In my welcome not long ago for Peter Donohoe's recordings of the two piano concertos (Naxos 8.555959) I wrote that "Rawsthorne's voice is instantly recognizable and quite distinctive, with his turns of phrase, juxtapositions of tonality, consummate craftsmanship and acerbic wit" and this is as good a way to introduce the re-released Lyrita versions from the 1970s, which come up fresh as you could wish with Simon Gibson's digital remastering.

I am not given to comparative reviews (and apart from time constraints, they risk dulling fresh responses) so will limit myself to saying that Malcolm Binns, with different orchestras and conductors, has given me the greatest pleasure, and my best experience of the second concerto (so far as memory can be trusted - not a lot!).

Alan Frank links Rawsthorne's "idiosyncratic style" with Roussel's, which rings a bell with me; he is one of my favourite composers of his time.

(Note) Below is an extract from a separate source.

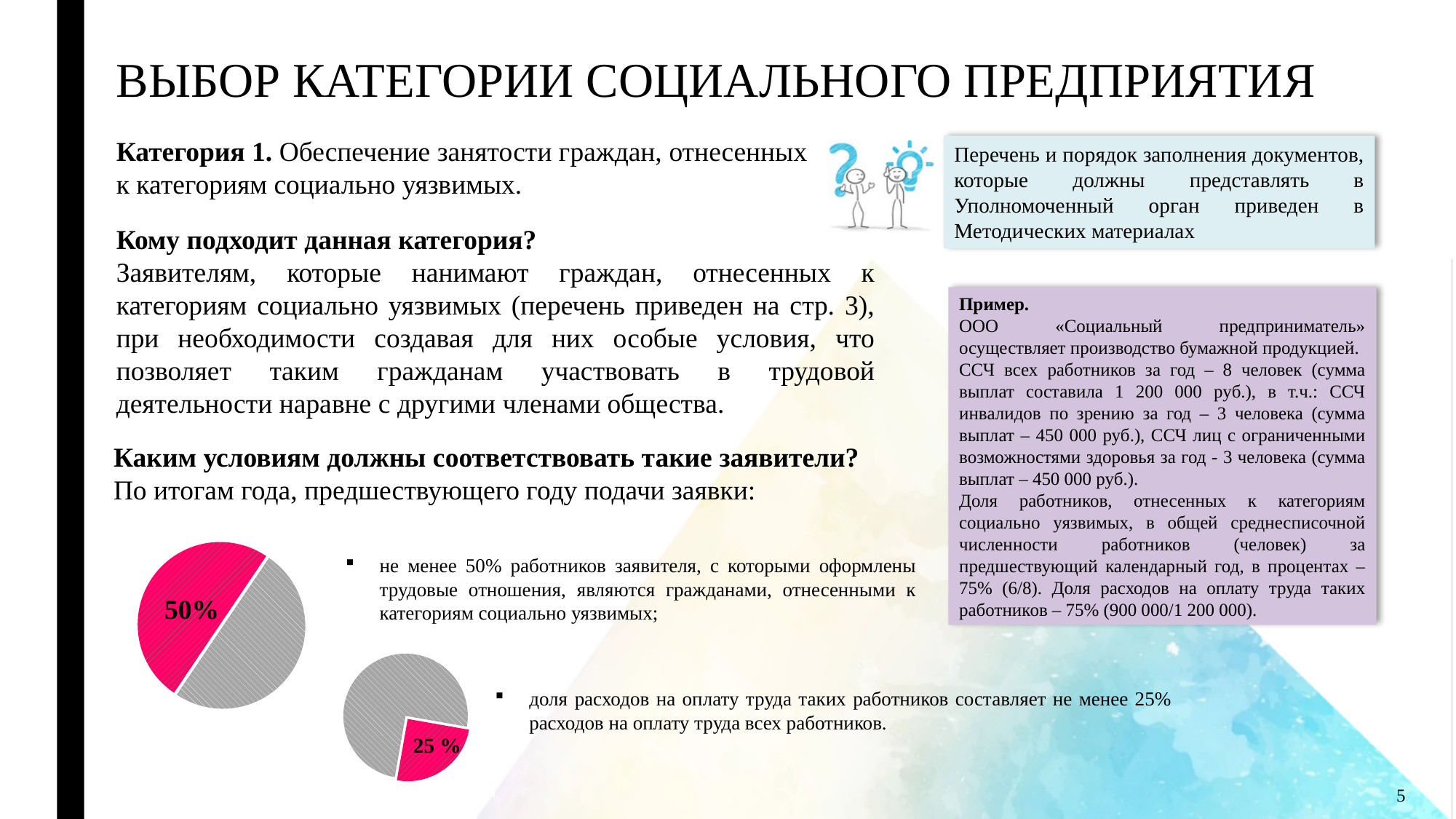
What pattern fills the unlabeled slice in the pie charts? grey hatching How many pie charts are shown on the slide? 2 What kind of chart is the upper-left chart on the slide? pie chart How many slices does the lower pie chart have? 2 Which pie chart has the larger pink slice, the upper-left one or the lower one? the upper-left one What is the difference between the labeled value in the upper-left pie chart and the labeled value in the lower pie chart? 25% In the lower pie chart, is the grey slice greater or less than 50% of the pie? greater In the lower pie chart, what value is printed on the pink slice? 25 % In the upper-left pie chart, what value is printed on the pink slice? 50% In the lower pie chart, what share of the pie does the pink slice represent? 25 % What colour is the labeled slice in each pie chart? pink In the upper-left pie chart, what share of the pie does the pink slice represent? 50%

It is good to find confirmation in a fuller account of the latter by Robert Layton, who "finds Roussel's influence in the English composer Rawsthorne - - Roussel, though founding no "school" or artistic methodology, has nonetheless left his mark on the twentieth century soundscape".

If you need to choose, this compilation has for me the more attractive couplings, with the Symphonic Studies (which first made me a lifelong Rawsthorne enthusiast) and the boisterous and ingenious Street Corner overture.